Hugh Hewitt interviewed ABC's Whitehouse correspondent Terry Moran yesterday on his afternoon radio program. The conversation was the result of a press conference where Whitehouse spokesman Scott McClellan had some recommendations for actions Newsweek might take to mitigate the damage their Koran-flushing story has done. The Whitehouse press corps was a bit peeved. Radio Blogger, the blog run by Hugh's producer Duane, has the transcript of the interview. Hugh quoted in-country milblogger Major K to Moran:
HH: Let me ask you something. Major K, a major in the Army who is reporting from Iraq on his blog all the time says, ("A)ll this being said, it is no small wonder that a gulf has opened between journalists and the general public. I think even the most John Q. Sixpacks know when they are being fed a line of blank blank blank. My brother called me a journalist once during a conversation about this blog. I was offended.(") That is a general impression among the American military about the media, Terry.
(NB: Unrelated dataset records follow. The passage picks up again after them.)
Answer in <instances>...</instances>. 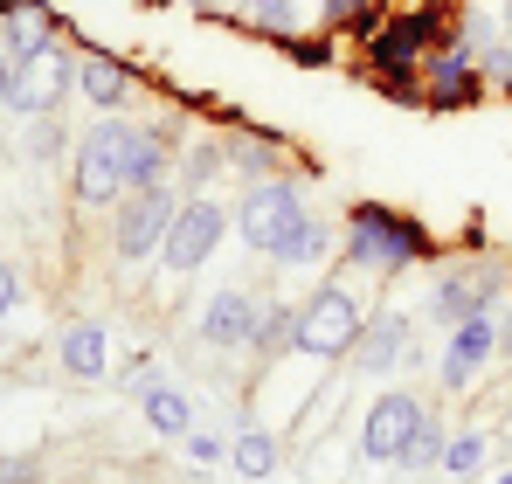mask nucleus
<instances>
[{
	"label": "nucleus",
	"instance_id": "7ed1b4c3",
	"mask_svg": "<svg viewBox=\"0 0 512 484\" xmlns=\"http://www.w3.org/2000/svg\"><path fill=\"white\" fill-rule=\"evenodd\" d=\"M305 222H312V208H305V187H298L291 173H263V180L243 187V201H236L243 242H250L256 256H277V263H284V249H291V236H298Z\"/></svg>",
	"mask_w": 512,
	"mask_h": 484
},
{
	"label": "nucleus",
	"instance_id": "4be33fe9",
	"mask_svg": "<svg viewBox=\"0 0 512 484\" xmlns=\"http://www.w3.org/2000/svg\"><path fill=\"white\" fill-rule=\"evenodd\" d=\"M291 332H298V305H256L250 353H263V360H277V353L291 346Z\"/></svg>",
	"mask_w": 512,
	"mask_h": 484
},
{
	"label": "nucleus",
	"instance_id": "b1692460",
	"mask_svg": "<svg viewBox=\"0 0 512 484\" xmlns=\"http://www.w3.org/2000/svg\"><path fill=\"white\" fill-rule=\"evenodd\" d=\"M478 471H485V429H457L443 443V478L464 484V478H478Z\"/></svg>",
	"mask_w": 512,
	"mask_h": 484
},
{
	"label": "nucleus",
	"instance_id": "dca6fc26",
	"mask_svg": "<svg viewBox=\"0 0 512 484\" xmlns=\"http://www.w3.org/2000/svg\"><path fill=\"white\" fill-rule=\"evenodd\" d=\"M250 332H256V298L250 291H215V298L201 305V339H208L215 353L250 346Z\"/></svg>",
	"mask_w": 512,
	"mask_h": 484
},
{
	"label": "nucleus",
	"instance_id": "f8f14e48",
	"mask_svg": "<svg viewBox=\"0 0 512 484\" xmlns=\"http://www.w3.org/2000/svg\"><path fill=\"white\" fill-rule=\"evenodd\" d=\"M478 90H485V70H478V56H471V49L457 42V28H450V42L423 56V104L457 111V104H478Z\"/></svg>",
	"mask_w": 512,
	"mask_h": 484
},
{
	"label": "nucleus",
	"instance_id": "f704fd0d",
	"mask_svg": "<svg viewBox=\"0 0 512 484\" xmlns=\"http://www.w3.org/2000/svg\"><path fill=\"white\" fill-rule=\"evenodd\" d=\"M194 7H201V14H236L243 0H194Z\"/></svg>",
	"mask_w": 512,
	"mask_h": 484
},
{
	"label": "nucleus",
	"instance_id": "c756f323",
	"mask_svg": "<svg viewBox=\"0 0 512 484\" xmlns=\"http://www.w3.org/2000/svg\"><path fill=\"white\" fill-rule=\"evenodd\" d=\"M187 457H194L201 471H215V464L229 457V436H215V429H187Z\"/></svg>",
	"mask_w": 512,
	"mask_h": 484
},
{
	"label": "nucleus",
	"instance_id": "6ab92c4d",
	"mask_svg": "<svg viewBox=\"0 0 512 484\" xmlns=\"http://www.w3.org/2000/svg\"><path fill=\"white\" fill-rule=\"evenodd\" d=\"M277 457H284V443H277L270 429H243V436L229 443V464H236L250 484H270V478H277Z\"/></svg>",
	"mask_w": 512,
	"mask_h": 484
},
{
	"label": "nucleus",
	"instance_id": "2f4dec72",
	"mask_svg": "<svg viewBox=\"0 0 512 484\" xmlns=\"http://www.w3.org/2000/svg\"><path fill=\"white\" fill-rule=\"evenodd\" d=\"M14 305H21V277H14V263L0 256V319H7Z\"/></svg>",
	"mask_w": 512,
	"mask_h": 484
},
{
	"label": "nucleus",
	"instance_id": "a878e982",
	"mask_svg": "<svg viewBox=\"0 0 512 484\" xmlns=\"http://www.w3.org/2000/svg\"><path fill=\"white\" fill-rule=\"evenodd\" d=\"M70 153V132H63V118L49 111V118H35V132H28V160L35 166H56Z\"/></svg>",
	"mask_w": 512,
	"mask_h": 484
},
{
	"label": "nucleus",
	"instance_id": "c9c22d12",
	"mask_svg": "<svg viewBox=\"0 0 512 484\" xmlns=\"http://www.w3.org/2000/svg\"><path fill=\"white\" fill-rule=\"evenodd\" d=\"M499 353H512V305L499 312Z\"/></svg>",
	"mask_w": 512,
	"mask_h": 484
},
{
	"label": "nucleus",
	"instance_id": "72a5a7b5",
	"mask_svg": "<svg viewBox=\"0 0 512 484\" xmlns=\"http://www.w3.org/2000/svg\"><path fill=\"white\" fill-rule=\"evenodd\" d=\"M7 90H14V63H7V49H0V111H7Z\"/></svg>",
	"mask_w": 512,
	"mask_h": 484
},
{
	"label": "nucleus",
	"instance_id": "e433bc0d",
	"mask_svg": "<svg viewBox=\"0 0 512 484\" xmlns=\"http://www.w3.org/2000/svg\"><path fill=\"white\" fill-rule=\"evenodd\" d=\"M492 83H499V90L512 97V49H506V63H499V77H492Z\"/></svg>",
	"mask_w": 512,
	"mask_h": 484
},
{
	"label": "nucleus",
	"instance_id": "1a4fd4ad",
	"mask_svg": "<svg viewBox=\"0 0 512 484\" xmlns=\"http://www.w3.org/2000/svg\"><path fill=\"white\" fill-rule=\"evenodd\" d=\"M70 90H77V49L49 42V49H35V56H21V63H14L7 111H21V118H49V111H63V97H70Z\"/></svg>",
	"mask_w": 512,
	"mask_h": 484
},
{
	"label": "nucleus",
	"instance_id": "9d476101",
	"mask_svg": "<svg viewBox=\"0 0 512 484\" xmlns=\"http://www.w3.org/2000/svg\"><path fill=\"white\" fill-rule=\"evenodd\" d=\"M416 422H423V402H416L409 388L374 395L367 415H360V457H367V464H402V450H409Z\"/></svg>",
	"mask_w": 512,
	"mask_h": 484
},
{
	"label": "nucleus",
	"instance_id": "20e7f679",
	"mask_svg": "<svg viewBox=\"0 0 512 484\" xmlns=\"http://www.w3.org/2000/svg\"><path fill=\"white\" fill-rule=\"evenodd\" d=\"M180 180L167 187H132L118 208H111V249H118V263H146V256H160V242H167L173 215H180Z\"/></svg>",
	"mask_w": 512,
	"mask_h": 484
},
{
	"label": "nucleus",
	"instance_id": "39448f33",
	"mask_svg": "<svg viewBox=\"0 0 512 484\" xmlns=\"http://www.w3.org/2000/svg\"><path fill=\"white\" fill-rule=\"evenodd\" d=\"M360 332H367V312L353 305V291L319 284V291L298 305V332H291V346L312 353V360H346V353L360 346Z\"/></svg>",
	"mask_w": 512,
	"mask_h": 484
},
{
	"label": "nucleus",
	"instance_id": "a211bd4d",
	"mask_svg": "<svg viewBox=\"0 0 512 484\" xmlns=\"http://www.w3.org/2000/svg\"><path fill=\"white\" fill-rule=\"evenodd\" d=\"M139 415H146L153 436H173V443H187V429H194V402H187L173 381H153V388L139 395Z\"/></svg>",
	"mask_w": 512,
	"mask_h": 484
},
{
	"label": "nucleus",
	"instance_id": "9b49d317",
	"mask_svg": "<svg viewBox=\"0 0 512 484\" xmlns=\"http://www.w3.org/2000/svg\"><path fill=\"white\" fill-rule=\"evenodd\" d=\"M499 360V312H478V319H464V325H450V339H443V395H464L485 367Z\"/></svg>",
	"mask_w": 512,
	"mask_h": 484
},
{
	"label": "nucleus",
	"instance_id": "f257e3e1",
	"mask_svg": "<svg viewBox=\"0 0 512 484\" xmlns=\"http://www.w3.org/2000/svg\"><path fill=\"white\" fill-rule=\"evenodd\" d=\"M423 256H429V229H423V222H409L402 208H388V201H353V208H346L340 263L395 277V270H416Z\"/></svg>",
	"mask_w": 512,
	"mask_h": 484
},
{
	"label": "nucleus",
	"instance_id": "58836bf2",
	"mask_svg": "<svg viewBox=\"0 0 512 484\" xmlns=\"http://www.w3.org/2000/svg\"><path fill=\"white\" fill-rule=\"evenodd\" d=\"M21 484H35V478H21Z\"/></svg>",
	"mask_w": 512,
	"mask_h": 484
},
{
	"label": "nucleus",
	"instance_id": "f3484780",
	"mask_svg": "<svg viewBox=\"0 0 512 484\" xmlns=\"http://www.w3.org/2000/svg\"><path fill=\"white\" fill-rule=\"evenodd\" d=\"M56 360H63L70 381H104V367H111L104 319H70V325H63V339H56Z\"/></svg>",
	"mask_w": 512,
	"mask_h": 484
},
{
	"label": "nucleus",
	"instance_id": "393cba45",
	"mask_svg": "<svg viewBox=\"0 0 512 484\" xmlns=\"http://www.w3.org/2000/svg\"><path fill=\"white\" fill-rule=\"evenodd\" d=\"M243 21H250L263 42H277V35H298V0H243Z\"/></svg>",
	"mask_w": 512,
	"mask_h": 484
},
{
	"label": "nucleus",
	"instance_id": "423d86ee",
	"mask_svg": "<svg viewBox=\"0 0 512 484\" xmlns=\"http://www.w3.org/2000/svg\"><path fill=\"white\" fill-rule=\"evenodd\" d=\"M450 14L443 7H409V14H395V21H381L374 35H367V56L381 63V77H423L416 63H423L429 49H443L450 42Z\"/></svg>",
	"mask_w": 512,
	"mask_h": 484
},
{
	"label": "nucleus",
	"instance_id": "c85d7f7f",
	"mask_svg": "<svg viewBox=\"0 0 512 484\" xmlns=\"http://www.w3.org/2000/svg\"><path fill=\"white\" fill-rule=\"evenodd\" d=\"M277 49H284L291 63H305V70H326V63H333V35H312V42H298V35H277Z\"/></svg>",
	"mask_w": 512,
	"mask_h": 484
},
{
	"label": "nucleus",
	"instance_id": "cd10ccee",
	"mask_svg": "<svg viewBox=\"0 0 512 484\" xmlns=\"http://www.w3.org/2000/svg\"><path fill=\"white\" fill-rule=\"evenodd\" d=\"M333 222H319V215H312V222H305V229H298V236H291V249H284V263H319V256H326V249H333Z\"/></svg>",
	"mask_w": 512,
	"mask_h": 484
},
{
	"label": "nucleus",
	"instance_id": "5701e85b",
	"mask_svg": "<svg viewBox=\"0 0 512 484\" xmlns=\"http://www.w3.org/2000/svg\"><path fill=\"white\" fill-rule=\"evenodd\" d=\"M229 166L250 173V180H263V173H284V153H277V139H263V132H236V139H229Z\"/></svg>",
	"mask_w": 512,
	"mask_h": 484
},
{
	"label": "nucleus",
	"instance_id": "aec40b11",
	"mask_svg": "<svg viewBox=\"0 0 512 484\" xmlns=\"http://www.w3.org/2000/svg\"><path fill=\"white\" fill-rule=\"evenodd\" d=\"M222 166H229V146H222V139H194V146H180V194H208Z\"/></svg>",
	"mask_w": 512,
	"mask_h": 484
},
{
	"label": "nucleus",
	"instance_id": "f03ea898",
	"mask_svg": "<svg viewBox=\"0 0 512 484\" xmlns=\"http://www.w3.org/2000/svg\"><path fill=\"white\" fill-rule=\"evenodd\" d=\"M132 118L125 111H97L90 118V132L77 139V208L90 215H104V208H118L125 194H132V180H125V166H132Z\"/></svg>",
	"mask_w": 512,
	"mask_h": 484
},
{
	"label": "nucleus",
	"instance_id": "412c9836",
	"mask_svg": "<svg viewBox=\"0 0 512 484\" xmlns=\"http://www.w3.org/2000/svg\"><path fill=\"white\" fill-rule=\"evenodd\" d=\"M443 443H450V429H443V415H429L416 422V436H409V450H402V471L409 478H429V471H443Z\"/></svg>",
	"mask_w": 512,
	"mask_h": 484
},
{
	"label": "nucleus",
	"instance_id": "0eeeda50",
	"mask_svg": "<svg viewBox=\"0 0 512 484\" xmlns=\"http://www.w3.org/2000/svg\"><path fill=\"white\" fill-rule=\"evenodd\" d=\"M499 291H506V263H492V256L450 263V270L429 284V319L450 332V325L478 319V312H499Z\"/></svg>",
	"mask_w": 512,
	"mask_h": 484
},
{
	"label": "nucleus",
	"instance_id": "2eb2a0df",
	"mask_svg": "<svg viewBox=\"0 0 512 484\" xmlns=\"http://www.w3.org/2000/svg\"><path fill=\"white\" fill-rule=\"evenodd\" d=\"M402 353H409V312H381V319H367V332H360V346L346 353L353 360V374H395L402 367Z\"/></svg>",
	"mask_w": 512,
	"mask_h": 484
},
{
	"label": "nucleus",
	"instance_id": "7c9ffc66",
	"mask_svg": "<svg viewBox=\"0 0 512 484\" xmlns=\"http://www.w3.org/2000/svg\"><path fill=\"white\" fill-rule=\"evenodd\" d=\"M153 381H160V367H153V353H132V360L118 367V388H125V395H146Z\"/></svg>",
	"mask_w": 512,
	"mask_h": 484
},
{
	"label": "nucleus",
	"instance_id": "4c0bfd02",
	"mask_svg": "<svg viewBox=\"0 0 512 484\" xmlns=\"http://www.w3.org/2000/svg\"><path fill=\"white\" fill-rule=\"evenodd\" d=\"M492 484H512V471H499V478H492Z\"/></svg>",
	"mask_w": 512,
	"mask_h": 484
},
{
	"label": "nucleus",
	"instance_id": "ddd939ff",
	"mask_svg": "<svg viewBox=\"0 0 512 484\" xmlns=\"http://www.w3.org/2000/svg\"><path fill=\"white\" fill-rule=\"evenodd\" d=\"M139 70L132 63H118V56H104V49H84L77 56V97H84L90 111H132L139 104Z\"/></svg>",
	"mask_w": 512,
	"mask_h": 484
},
{
	"label": "nucleus",
	"instance_id": "6e6552de",
	"mask_svg": "<svg viewBox=\"0 0 512 484\" xmlns=\"http://www.w3.org/2000/svg\"><path fill=\"white\" fill-rule=\"evenodd\" d=\"M229 222H236V215H229L215 194H187L180 215H173V229H167V242H160V263H167L173 277H194V270L222 249Z\"/></svg>",
	"mask_w": 512,
	"mask_h": 484
},
{
	"label": "nucleus",
	"instance_id": "4468645a",
	"mask_svg": "<svg viewBox=\"0 0 512 484\" xmlns=\"http://www.w3.org/2000/svg\"><path fill=\"white\" fill-rule=\"evenodd\" d=\"M132 187H167L180 180V125H139L132 132V166H125Z\"/></svg>",
	"mask_w": 512,
	"mask_h": 484
},
{
	"label": "nucleus",
	"instance_id": "473e14b6",
	"mask_svg": "<svg viewBox=\"0 0 512 484\" xmlns=\"http://www.w3.org/2000/svg\"><path fill=\"white\" fill-rule=\"evenodd\" d=\"M28 478V464H21V457H0V484H21Z\"/></svg>",
	"mask_w": 512,
	"mask_h": 484
},
{
	"label": "nucleus",
	"instance_id": "bb28decb",
	"mask_svg": "<svg viewBox=\"0 0 512 484\" xmlns=\"http://www.w3.org/2000/svg\"><path fill=\"white\" fill-rule=\"evenodd\" d=\"M374 14H381V0H319V21L326 28H374Z\"/></svg>",
	"mask_w": 512,
	"mask_h": 484
}]
</instances>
Where does that come from?
Moran's reply was refreshingly honest:
TM: It comes from, I think, a huge gulf of misunderstanding, for which I lay plenty of blame on the media itself. There is, Hugh, I agree with you, a deep anti-military bias in the media. One that begins from the premise that the military must be lying, and that American projection of power around the world must be wrong. I think that that is a hangover from Vietnam, and I think it's very dangerous. That's different from the media doing it's job of challenging the exercise of power without fear or favor.
What Moran and the rest of the MSM isn't grasping, I think, can be illustrated by paraphrasing one sentence from Moran's response:

"One begins from the premise that the MSM must be lying, and the media's projection of power around the world must be wrong."

The media got to hate the military because, I believe, they were offended by being lied to by the government over Vietnam. Moran has that right. But the public has gotten to hate the media because we're offended by being lied to about damned near everything in their effort to "change the world!!" Fool me once, shame on you. Fool me twice, shame on me.